▶ _PASSAGE SHOWN_:

Yeah, well, I think for some people, they’d be like, I’m never going to move back in with my mom. Like that’s moving backwards. And it’s it’s not necessarily it’s sometimes it’s it’s a starting over. It’s a reinvention. It’s a all of those things. Yeah, was a calculated

Ellen Marie Bennett:

decision that made the most sense, because I knew if I lived with my mom, I could save on rent. I knew what it costs to live on my own because I had done it in Mexico for years. So it was a choice I made and you gotta like leave your ego at the door and just say what’s the right thing for today? Maybe what I was doing two years ago, doesn’t fit today anymore and I have to be okay with that. And not just have the ego of like, well I lived on my own for four years. So I can’t ever imagine living with my mother. It’s like, if you don’t have the money to get your business started and you want to be like fancy and go rent to you know, really cool apartment and use all your money to have a really cool apartment. Guess what? You’re not gonna get your damn dream faster.

▶ _DO THIS_:
Please decide whether each of the following statements agrees with the interview excerpt above, answering yes or no and quoting the exact words of the excerpt that settle it. 1. The speaker had lived alone in Mexico for years. 2. The speaker says renting a fancy apartment will get you to your dream faster. 3. Living with the speaker's mom meant saving on rent.

▶ _RECORD SET_:
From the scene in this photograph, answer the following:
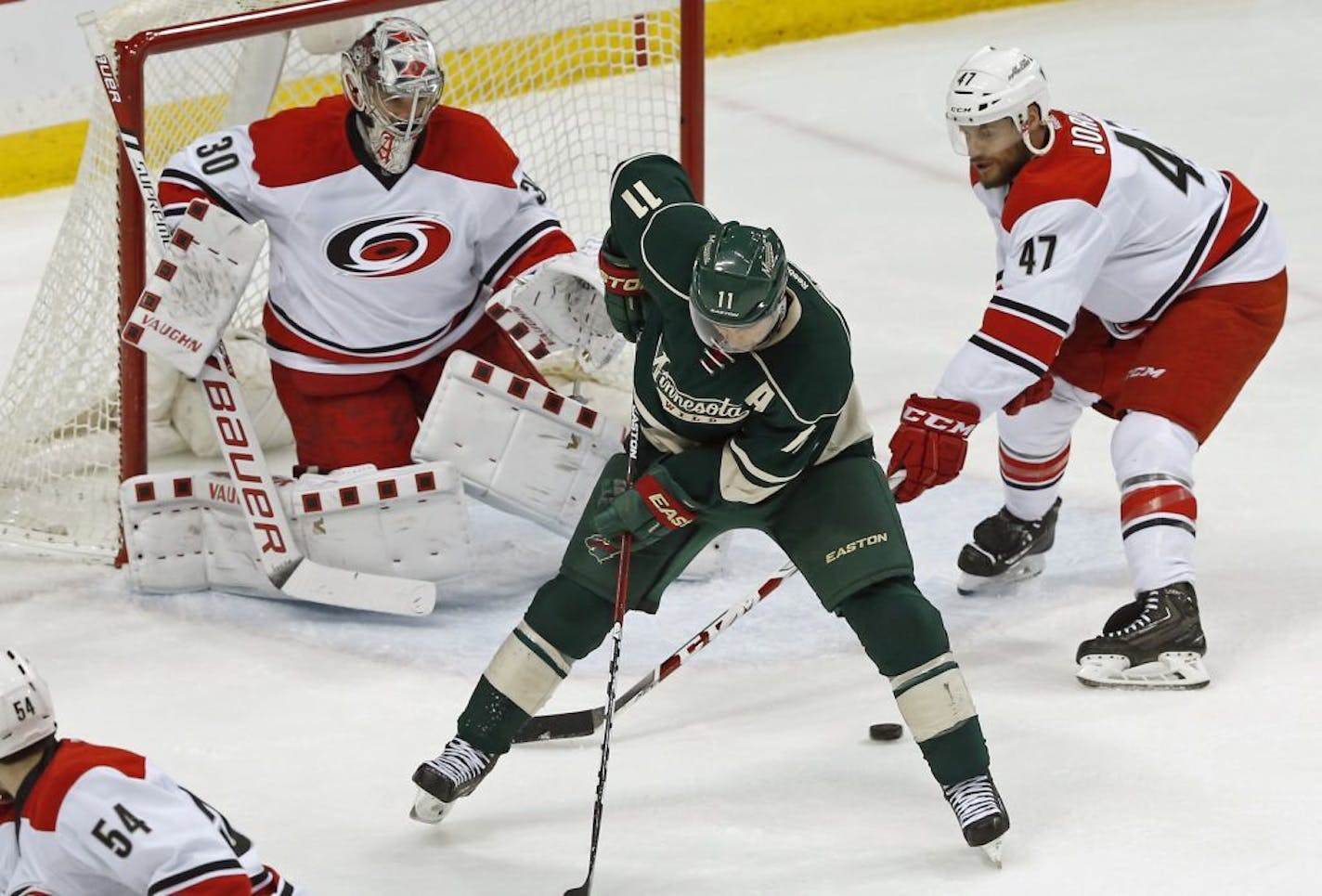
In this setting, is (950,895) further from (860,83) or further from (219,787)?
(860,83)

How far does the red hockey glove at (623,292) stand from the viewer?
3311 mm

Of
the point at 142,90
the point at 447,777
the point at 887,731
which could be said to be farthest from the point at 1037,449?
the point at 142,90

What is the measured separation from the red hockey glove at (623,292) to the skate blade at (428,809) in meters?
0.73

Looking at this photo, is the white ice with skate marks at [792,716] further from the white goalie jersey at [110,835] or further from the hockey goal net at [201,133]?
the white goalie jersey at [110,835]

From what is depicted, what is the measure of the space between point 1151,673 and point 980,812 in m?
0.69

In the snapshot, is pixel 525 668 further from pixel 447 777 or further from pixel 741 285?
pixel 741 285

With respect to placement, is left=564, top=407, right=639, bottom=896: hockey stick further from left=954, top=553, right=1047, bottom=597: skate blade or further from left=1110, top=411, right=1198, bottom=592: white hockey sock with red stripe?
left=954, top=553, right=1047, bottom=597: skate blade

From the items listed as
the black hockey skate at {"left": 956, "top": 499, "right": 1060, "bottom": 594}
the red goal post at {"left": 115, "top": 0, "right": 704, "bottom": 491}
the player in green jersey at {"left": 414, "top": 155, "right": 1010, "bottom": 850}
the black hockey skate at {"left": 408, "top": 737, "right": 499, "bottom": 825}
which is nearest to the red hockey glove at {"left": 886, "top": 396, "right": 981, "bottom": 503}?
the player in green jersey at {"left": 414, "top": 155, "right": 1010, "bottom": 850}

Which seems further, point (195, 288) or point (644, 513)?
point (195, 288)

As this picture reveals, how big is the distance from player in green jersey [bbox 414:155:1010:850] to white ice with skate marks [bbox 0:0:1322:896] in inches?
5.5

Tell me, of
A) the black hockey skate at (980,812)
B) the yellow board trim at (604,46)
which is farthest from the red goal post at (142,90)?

▶ _ANSWER TO THE PROBLEM_:
1. Yes: "I knew what it costs to live on my own because I had done it in Mexico for years."
2. No: "You’re not gonna get your damn dream faster."
3. Yes: "I knew if I lived with my mom, I could save on rent."